Wir leben in einer Zeit, in der unseren Zeitgenossen zunehmend stärker die religiösen Erinnerungen verloren gehen, überall wird das inzwischen beklagt. Sie kennen die alten Geschichten der Bibel nicht mehr und auch nicht mehr das andere aus unserer Geschichte mit Gott. Wir erleben heute gesamtgesellschaftlich zwar keinen kämpferischen Atheismus. Vielmehr scheint unsere Zeit aus der christlichen Überlieferung ausgewandert zu sein oder Gott aus unserer Welt und aus unserem Alltag. Der Durchschnittszeitgenosse betont zwar, er glaube an irgendetwas, ohne Glauben könne man ja nicht leben. Aber dann hört es schon auf. Dieser Glaube hat sich losgelöst von seiner Grundlage. Dieser Glaube hat keine Vergangenheit mehr, und die Sehnsüchte richten sich nicht mehr auf Gottes Kommen und Wirken.
Als Gemeinde halten wir diese Erinnerung wach. Wir stellen uns Sonntag für Sonntag unter ein Wort aus der jüdisch-christlichen Überlieferung. Wir dürfen stolz darauf sein und spüren hoffentlich, was wir für uns damit gewinnen. Leider wirkt diese Treue zu unserer Überlieferung kaum missionarisch: Wen das alles nicht interessiert, der merkt nicht, welchen Gewinn wir davon haben. Möglicherweise kommt es aber in erster Linie gar nicht auf unsere Treue und unser Festhalten an, sondern auf unsere Sehnsüchte, Hoffnungen, Erwartungen. Möglicherweise unterscheidet uns das von so vielen anderen in unserer Umgebung: dieser Blick nach vorne, unser Weg hinein in einen offenen Horizont, der Glaube: Gott ist vor uns und darum gegenwärtig. Wir halten nicht am Überlieferten fest aus konservativer Haltung, wir hängen nicht am Alten, weil es alt ist. Wir schauen, welche Kraft in dem steckt, was uns überliefert ist, welche Dynamik ausgeht von dem, was geschehen ist. Wir sind erfüllt von der Erwartung: Aus dieser Kraft leben wir weiter.
____
▶ _Aufgabe 1_:
Unter was stellt sich die Gemeinde laut dem Seitenauszug Sonntag für Sonntag?
▶ _Aufgabe 2_:
Schreiben Sie aus dem Seitenauszug den Abschnitt wortgetreu ab, der mit den Worten um „Wir leben in“ beginnt und mit „Kommen und Wirken.“ schließt.

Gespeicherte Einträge
____
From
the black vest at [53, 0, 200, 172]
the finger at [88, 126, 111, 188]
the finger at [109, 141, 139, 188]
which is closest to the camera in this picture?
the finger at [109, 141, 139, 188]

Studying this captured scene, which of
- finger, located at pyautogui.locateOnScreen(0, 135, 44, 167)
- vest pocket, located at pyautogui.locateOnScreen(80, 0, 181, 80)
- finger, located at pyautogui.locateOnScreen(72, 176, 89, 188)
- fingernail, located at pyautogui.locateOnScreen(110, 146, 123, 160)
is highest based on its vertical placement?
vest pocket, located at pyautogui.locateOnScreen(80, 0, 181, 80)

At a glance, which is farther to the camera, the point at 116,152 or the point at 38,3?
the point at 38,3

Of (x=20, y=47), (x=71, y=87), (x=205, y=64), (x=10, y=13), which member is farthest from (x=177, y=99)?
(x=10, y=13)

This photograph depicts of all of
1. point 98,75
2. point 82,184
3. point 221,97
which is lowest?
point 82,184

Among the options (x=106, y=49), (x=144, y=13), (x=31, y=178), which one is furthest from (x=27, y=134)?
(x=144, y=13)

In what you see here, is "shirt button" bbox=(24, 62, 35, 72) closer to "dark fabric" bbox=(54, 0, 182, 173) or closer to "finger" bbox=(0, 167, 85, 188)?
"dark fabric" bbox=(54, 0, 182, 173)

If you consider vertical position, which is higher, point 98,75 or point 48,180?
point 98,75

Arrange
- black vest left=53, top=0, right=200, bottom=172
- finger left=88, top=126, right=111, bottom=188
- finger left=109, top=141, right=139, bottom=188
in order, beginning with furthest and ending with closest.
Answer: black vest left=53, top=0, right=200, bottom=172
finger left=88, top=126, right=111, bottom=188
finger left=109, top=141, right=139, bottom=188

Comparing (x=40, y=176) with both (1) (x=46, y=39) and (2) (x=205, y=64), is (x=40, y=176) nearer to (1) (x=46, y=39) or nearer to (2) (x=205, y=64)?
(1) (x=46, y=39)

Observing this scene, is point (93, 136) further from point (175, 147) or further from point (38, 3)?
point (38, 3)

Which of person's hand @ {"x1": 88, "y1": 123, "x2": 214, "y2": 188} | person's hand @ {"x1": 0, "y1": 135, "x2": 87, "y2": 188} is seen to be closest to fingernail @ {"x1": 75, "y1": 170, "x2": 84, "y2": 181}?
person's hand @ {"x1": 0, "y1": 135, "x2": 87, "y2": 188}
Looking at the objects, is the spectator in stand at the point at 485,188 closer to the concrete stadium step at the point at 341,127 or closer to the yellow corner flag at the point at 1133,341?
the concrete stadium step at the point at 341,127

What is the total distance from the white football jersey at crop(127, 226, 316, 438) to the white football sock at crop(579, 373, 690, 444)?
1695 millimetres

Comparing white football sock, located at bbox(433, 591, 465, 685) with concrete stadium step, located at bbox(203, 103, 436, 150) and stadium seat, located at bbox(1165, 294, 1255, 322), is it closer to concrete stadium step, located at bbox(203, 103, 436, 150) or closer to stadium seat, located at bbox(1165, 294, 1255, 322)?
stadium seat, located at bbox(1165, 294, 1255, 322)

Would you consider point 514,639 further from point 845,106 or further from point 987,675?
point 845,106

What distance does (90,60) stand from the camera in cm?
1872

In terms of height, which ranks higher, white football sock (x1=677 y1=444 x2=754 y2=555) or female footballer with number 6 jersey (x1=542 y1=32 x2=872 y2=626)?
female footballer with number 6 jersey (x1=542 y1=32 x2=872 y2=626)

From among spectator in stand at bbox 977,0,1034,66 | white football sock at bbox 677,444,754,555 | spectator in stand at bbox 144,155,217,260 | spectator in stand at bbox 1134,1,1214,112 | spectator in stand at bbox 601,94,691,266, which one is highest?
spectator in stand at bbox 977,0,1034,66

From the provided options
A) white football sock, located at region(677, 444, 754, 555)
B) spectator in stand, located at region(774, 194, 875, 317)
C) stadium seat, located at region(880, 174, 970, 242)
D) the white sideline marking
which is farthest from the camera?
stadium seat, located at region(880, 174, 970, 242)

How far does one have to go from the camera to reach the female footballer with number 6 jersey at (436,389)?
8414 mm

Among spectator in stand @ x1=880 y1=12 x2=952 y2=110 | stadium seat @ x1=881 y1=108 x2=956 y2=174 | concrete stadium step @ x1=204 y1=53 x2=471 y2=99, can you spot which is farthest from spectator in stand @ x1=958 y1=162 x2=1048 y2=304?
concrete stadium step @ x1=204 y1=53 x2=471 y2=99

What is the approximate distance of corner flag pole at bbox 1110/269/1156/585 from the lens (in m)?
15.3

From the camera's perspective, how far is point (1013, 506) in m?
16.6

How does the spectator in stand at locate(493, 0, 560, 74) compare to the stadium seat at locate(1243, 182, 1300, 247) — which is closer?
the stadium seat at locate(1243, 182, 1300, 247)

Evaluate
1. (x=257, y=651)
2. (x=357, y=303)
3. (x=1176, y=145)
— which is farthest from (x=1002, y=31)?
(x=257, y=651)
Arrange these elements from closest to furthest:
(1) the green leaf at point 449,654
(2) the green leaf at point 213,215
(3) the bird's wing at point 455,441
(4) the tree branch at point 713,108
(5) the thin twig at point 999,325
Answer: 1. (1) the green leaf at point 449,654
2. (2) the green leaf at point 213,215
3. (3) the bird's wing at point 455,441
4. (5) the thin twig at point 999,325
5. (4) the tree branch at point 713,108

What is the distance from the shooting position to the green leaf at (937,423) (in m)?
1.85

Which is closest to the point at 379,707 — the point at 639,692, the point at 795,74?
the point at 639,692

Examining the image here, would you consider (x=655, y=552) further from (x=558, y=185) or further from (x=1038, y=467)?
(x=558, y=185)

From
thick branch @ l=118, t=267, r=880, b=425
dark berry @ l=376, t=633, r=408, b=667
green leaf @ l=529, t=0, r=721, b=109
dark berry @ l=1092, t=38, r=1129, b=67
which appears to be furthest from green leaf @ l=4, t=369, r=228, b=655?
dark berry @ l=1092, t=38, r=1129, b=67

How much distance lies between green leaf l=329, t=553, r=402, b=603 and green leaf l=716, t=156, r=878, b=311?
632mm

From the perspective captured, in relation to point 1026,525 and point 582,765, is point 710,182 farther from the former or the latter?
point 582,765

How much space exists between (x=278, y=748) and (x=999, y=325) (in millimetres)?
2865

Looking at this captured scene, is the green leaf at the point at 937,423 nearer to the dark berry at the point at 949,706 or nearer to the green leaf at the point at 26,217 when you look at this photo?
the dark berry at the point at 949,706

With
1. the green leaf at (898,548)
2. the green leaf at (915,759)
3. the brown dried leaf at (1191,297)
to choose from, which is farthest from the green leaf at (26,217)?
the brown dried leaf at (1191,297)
____
▶ _Musterlösung 1_:
Unter ein Wort aus der jüdisch-christlichen Überlieferung.

▶ _Musterlösung 2_:
Wir leben in einer Zeit, in der unseren Zeitgenossen zunehmend stärker die religiösen Erinnerungen verloren gehen, überall wird das inzwischen beklagt. Sie kennen die alten Geschichten der Bibel nicht mehr und auch nicht mehr das andere aus unserer Geschichte mit Gott. Wir erleben heute gesamtgesellschaftlich zwar keinen kämpferischen Atheismus. Vielmehr scheint unsere Zeit aus der christlichen Überlieferung ausgewandert zu sein oder Gott aus unserer Welt und aus unserem Alltag. Der Durchschnittszeitgenosse betont zwar, er glaube an irgendetwas, ohne Glauben könne man ja nicht leben. Aber dann hört es schon auf. Dieser Glaube hat sich losgelöst von seiner Grundlage. Dieser Glaube hat keine Vergangenheit mehr, und die Sehnsüchte richten sich nicht mehr auf Gottes Kommen und Wirken.